Some ideas for how you might want to teach:

Use an analogy Explain a detail in depth Use WHY, WHAT, HOW structure Tutorial / walk through an example Write a quiz Create a vocabulary/definition list Write a cheat sheet Create a diagram / visualization / cartoon of a topic Anthropomorphize the concepts, and write a conversation between them Build a map of the information Construct a fill-in-the-blank worksheet for the topic

Binary Trees, Binary Search Trees, and K-ary Trees

Fill in the Blank

  1. A Tree _____ is a component which may contain its own values, and references to other nodes.

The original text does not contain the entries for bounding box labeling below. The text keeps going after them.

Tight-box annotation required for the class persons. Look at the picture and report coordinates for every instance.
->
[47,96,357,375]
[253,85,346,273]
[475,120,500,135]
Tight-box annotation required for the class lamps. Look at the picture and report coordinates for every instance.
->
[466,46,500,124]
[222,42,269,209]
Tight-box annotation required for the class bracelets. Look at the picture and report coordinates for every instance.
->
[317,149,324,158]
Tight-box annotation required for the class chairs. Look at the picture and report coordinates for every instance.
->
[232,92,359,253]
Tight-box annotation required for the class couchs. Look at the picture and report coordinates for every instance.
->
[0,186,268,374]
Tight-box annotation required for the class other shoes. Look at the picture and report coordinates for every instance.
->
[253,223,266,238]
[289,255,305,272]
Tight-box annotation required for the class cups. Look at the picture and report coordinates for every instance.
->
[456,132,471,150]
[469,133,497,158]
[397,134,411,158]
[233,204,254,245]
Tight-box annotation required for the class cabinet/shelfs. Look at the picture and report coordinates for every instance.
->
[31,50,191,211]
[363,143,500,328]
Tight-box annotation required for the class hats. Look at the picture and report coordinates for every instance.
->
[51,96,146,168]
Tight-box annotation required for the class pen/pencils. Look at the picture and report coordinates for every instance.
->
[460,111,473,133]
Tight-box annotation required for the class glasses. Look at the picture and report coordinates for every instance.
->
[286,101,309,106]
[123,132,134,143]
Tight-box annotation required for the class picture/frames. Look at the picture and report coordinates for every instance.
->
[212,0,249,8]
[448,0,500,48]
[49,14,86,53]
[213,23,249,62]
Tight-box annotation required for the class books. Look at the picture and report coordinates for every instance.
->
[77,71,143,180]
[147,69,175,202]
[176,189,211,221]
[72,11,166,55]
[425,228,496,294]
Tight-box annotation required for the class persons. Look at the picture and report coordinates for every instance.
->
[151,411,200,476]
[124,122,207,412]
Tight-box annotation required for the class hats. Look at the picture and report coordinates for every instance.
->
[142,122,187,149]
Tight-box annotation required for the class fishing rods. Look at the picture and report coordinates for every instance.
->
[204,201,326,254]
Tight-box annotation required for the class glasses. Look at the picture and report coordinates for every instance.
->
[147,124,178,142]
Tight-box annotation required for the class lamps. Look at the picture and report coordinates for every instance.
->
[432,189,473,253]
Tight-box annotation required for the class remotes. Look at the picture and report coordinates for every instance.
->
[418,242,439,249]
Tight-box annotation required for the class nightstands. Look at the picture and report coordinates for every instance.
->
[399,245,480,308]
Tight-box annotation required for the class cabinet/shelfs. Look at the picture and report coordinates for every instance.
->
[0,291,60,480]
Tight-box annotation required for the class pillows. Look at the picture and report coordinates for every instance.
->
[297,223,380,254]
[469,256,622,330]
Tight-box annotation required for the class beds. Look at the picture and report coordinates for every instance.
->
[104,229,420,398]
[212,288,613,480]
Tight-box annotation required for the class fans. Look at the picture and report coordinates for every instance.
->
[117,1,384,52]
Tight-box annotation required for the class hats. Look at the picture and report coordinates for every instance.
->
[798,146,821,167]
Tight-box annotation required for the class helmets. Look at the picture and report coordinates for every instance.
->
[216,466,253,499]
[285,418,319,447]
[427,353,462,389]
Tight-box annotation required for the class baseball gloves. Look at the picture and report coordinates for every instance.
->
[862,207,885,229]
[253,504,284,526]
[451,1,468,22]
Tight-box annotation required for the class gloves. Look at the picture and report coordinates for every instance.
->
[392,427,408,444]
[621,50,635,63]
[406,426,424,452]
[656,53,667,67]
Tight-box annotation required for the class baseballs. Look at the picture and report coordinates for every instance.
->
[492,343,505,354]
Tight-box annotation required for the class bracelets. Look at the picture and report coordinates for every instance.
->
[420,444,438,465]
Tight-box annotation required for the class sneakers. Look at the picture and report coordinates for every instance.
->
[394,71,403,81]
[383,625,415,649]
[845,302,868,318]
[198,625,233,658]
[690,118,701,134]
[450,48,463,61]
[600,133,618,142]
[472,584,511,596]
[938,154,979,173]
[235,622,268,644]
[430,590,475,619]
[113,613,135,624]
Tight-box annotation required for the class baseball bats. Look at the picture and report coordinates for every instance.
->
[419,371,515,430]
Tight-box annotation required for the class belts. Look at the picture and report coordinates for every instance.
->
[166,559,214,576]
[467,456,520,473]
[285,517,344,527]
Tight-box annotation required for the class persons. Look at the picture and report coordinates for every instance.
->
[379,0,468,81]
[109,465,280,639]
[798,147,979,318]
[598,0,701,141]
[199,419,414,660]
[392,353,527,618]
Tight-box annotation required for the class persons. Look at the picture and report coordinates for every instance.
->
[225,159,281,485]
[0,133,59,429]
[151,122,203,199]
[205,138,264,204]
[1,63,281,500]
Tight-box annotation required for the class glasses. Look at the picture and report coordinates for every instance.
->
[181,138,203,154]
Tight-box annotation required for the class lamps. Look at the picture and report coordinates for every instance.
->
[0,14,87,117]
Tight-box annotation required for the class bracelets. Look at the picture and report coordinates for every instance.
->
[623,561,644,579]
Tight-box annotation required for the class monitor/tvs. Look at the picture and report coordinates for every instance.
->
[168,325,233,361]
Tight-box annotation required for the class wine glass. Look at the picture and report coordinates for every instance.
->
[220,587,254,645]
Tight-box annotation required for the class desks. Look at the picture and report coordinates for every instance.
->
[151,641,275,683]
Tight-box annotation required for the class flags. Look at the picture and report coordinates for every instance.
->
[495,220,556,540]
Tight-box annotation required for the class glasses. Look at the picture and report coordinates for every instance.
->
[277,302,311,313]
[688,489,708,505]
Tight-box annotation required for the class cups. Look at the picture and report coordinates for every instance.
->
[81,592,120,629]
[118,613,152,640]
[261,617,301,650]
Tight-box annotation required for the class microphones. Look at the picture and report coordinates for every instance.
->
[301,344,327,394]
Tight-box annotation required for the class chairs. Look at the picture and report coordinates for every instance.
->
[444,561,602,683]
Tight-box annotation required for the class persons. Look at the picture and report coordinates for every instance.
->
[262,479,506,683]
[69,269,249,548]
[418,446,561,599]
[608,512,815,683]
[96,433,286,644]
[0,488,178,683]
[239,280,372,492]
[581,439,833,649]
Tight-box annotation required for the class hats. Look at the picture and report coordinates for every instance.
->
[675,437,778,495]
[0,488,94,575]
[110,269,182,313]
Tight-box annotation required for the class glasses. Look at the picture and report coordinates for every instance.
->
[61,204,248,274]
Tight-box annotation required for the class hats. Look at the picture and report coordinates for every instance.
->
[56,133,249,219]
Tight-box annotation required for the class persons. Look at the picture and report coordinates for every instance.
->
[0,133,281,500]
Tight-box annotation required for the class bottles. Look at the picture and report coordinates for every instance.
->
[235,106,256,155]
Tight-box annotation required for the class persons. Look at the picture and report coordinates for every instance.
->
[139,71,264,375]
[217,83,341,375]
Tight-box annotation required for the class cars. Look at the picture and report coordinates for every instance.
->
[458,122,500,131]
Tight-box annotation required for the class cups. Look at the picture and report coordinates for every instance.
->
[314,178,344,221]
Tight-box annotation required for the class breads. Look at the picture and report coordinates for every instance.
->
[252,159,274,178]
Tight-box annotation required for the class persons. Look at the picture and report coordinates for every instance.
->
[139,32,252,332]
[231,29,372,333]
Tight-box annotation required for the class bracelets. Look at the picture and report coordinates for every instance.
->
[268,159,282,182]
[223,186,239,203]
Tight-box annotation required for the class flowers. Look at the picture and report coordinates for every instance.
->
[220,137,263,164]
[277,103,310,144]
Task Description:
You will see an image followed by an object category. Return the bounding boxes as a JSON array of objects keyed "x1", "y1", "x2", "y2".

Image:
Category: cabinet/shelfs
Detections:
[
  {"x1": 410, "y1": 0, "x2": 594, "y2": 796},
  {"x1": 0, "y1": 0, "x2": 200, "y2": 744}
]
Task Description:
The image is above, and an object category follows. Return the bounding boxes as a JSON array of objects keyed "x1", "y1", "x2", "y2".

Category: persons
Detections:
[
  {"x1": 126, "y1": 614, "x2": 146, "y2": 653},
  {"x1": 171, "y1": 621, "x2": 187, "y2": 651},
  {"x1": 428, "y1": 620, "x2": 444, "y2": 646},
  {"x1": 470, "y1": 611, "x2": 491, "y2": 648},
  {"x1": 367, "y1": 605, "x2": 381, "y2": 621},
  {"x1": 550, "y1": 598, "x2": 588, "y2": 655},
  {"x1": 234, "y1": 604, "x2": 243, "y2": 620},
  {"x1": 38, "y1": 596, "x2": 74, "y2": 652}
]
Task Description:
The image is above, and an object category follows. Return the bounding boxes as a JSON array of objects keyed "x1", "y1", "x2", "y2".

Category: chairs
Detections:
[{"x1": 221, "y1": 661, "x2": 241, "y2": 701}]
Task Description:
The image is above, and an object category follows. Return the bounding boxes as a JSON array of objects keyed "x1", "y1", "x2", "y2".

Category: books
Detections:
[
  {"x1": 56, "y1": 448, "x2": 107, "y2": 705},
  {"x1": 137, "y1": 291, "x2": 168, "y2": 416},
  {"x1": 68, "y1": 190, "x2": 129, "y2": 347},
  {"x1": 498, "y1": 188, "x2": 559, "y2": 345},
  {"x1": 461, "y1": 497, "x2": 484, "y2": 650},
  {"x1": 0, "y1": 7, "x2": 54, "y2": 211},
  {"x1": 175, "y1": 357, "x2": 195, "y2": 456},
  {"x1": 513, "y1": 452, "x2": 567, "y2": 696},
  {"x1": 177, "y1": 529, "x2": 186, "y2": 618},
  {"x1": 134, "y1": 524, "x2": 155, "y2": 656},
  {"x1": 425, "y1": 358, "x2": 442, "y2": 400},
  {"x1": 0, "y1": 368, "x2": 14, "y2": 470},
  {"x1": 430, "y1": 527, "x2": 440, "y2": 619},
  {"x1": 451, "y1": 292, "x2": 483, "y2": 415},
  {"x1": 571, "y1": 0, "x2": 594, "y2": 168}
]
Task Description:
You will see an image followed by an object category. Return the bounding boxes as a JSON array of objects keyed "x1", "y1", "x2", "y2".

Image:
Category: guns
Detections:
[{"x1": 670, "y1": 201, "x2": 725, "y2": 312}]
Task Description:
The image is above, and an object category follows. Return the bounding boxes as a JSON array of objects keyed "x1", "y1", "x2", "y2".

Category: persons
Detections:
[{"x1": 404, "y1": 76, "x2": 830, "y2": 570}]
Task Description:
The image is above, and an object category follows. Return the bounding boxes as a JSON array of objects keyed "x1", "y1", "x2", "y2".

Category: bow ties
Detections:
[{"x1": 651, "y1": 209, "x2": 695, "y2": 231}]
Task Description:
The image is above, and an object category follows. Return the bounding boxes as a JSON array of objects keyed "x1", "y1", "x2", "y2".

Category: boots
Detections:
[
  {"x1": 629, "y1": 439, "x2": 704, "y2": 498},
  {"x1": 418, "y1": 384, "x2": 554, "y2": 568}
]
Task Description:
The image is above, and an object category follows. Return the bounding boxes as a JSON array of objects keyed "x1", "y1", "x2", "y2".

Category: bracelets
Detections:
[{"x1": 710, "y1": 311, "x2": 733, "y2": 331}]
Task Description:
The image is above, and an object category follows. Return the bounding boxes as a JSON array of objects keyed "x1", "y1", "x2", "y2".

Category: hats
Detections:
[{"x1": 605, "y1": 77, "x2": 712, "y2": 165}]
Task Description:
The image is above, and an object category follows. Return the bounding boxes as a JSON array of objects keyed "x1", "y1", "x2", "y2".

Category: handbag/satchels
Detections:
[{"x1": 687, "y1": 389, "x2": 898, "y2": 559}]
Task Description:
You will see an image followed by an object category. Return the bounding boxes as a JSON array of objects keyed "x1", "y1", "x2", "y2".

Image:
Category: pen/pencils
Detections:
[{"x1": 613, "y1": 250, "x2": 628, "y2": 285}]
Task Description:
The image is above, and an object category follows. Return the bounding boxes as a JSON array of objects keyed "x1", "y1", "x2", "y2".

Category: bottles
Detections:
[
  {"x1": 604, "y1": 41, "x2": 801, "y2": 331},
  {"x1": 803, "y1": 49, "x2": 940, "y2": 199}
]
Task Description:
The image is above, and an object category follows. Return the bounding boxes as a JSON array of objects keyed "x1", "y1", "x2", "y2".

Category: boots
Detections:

    a. stack b. root c. branch d. node

  2. A reference to a child node in a binary tree is either __ or __.

    a. top, bottom b. leaf, branch c. left, right d. root, top

  3. The __ in a tree is the link between a parent and child node.

    a. stem b. fruit c. edge d. link

  4. A childless Node is referred to as ___.

    a. root b. nut c. sample d. leaf

Answers are at the bottom of the notes.

Notes

Transversals

An important aspect of trees is how to traverse them. Traversing a tree allows us to search for a node, print out the contents of a tree, and much more! There are two categories of traversals when it comes to trees:

Depth First Breadth First

*Depth First

Depth first traversal is where we prioritize going through the depth (height) of the tree first. There are multiple ways to carry out depth first traversal, and each method changes the order in which we search/print the root. Here are three methods for depth first traversal:

Pre-order: root » left » right In-order: left » root » right Post-order: left » right »

rootALGORITHM preOrder(root)

OUTPUT <– root.value

if root.left is not NULL preOrder(root.left)

if root.right is not NULL preOrder(root.right)

Traversal Pseudocode

Pre-order

ALGORITHM preOrder(root) // INPUT <– root node // OUTPUT <– pre-order output of tree node’s values

OUTPUT <-- root.value

if root.left is not Null
    preOrder(root.left)

if root.right is not NULL
    preOrder(root.right)

In-order

ALGORITHM inOrder(root) // INPUT <– root node // OUTPUT <– in-order output of tree node’s values

if root.left is not NULL
    inOrder(root.left)

OUTPUT <-- root.value

if root.right is not NULL
    inOrder(root.right)

Post-order

ALGORITHM postOrder(root) // INPUT <– root node // OUTPUT <– post-order output of tree node’s values

if root.left is not NULL
    postOrder(root.left)

if root.right is not NULL
    postOrder(root.right)

OUTPUT <-- root.value

Breadth

Uses a queue instead of stack

Order would be A,B,C,D,E

using enqueue and dequeue

Pseudocode

ALGORITHM breadthFirst(root) // INPUT <– root node // OUTPUT <– front node of queue to console

Queue breadth <– new Queue() breadth.enqueue(root)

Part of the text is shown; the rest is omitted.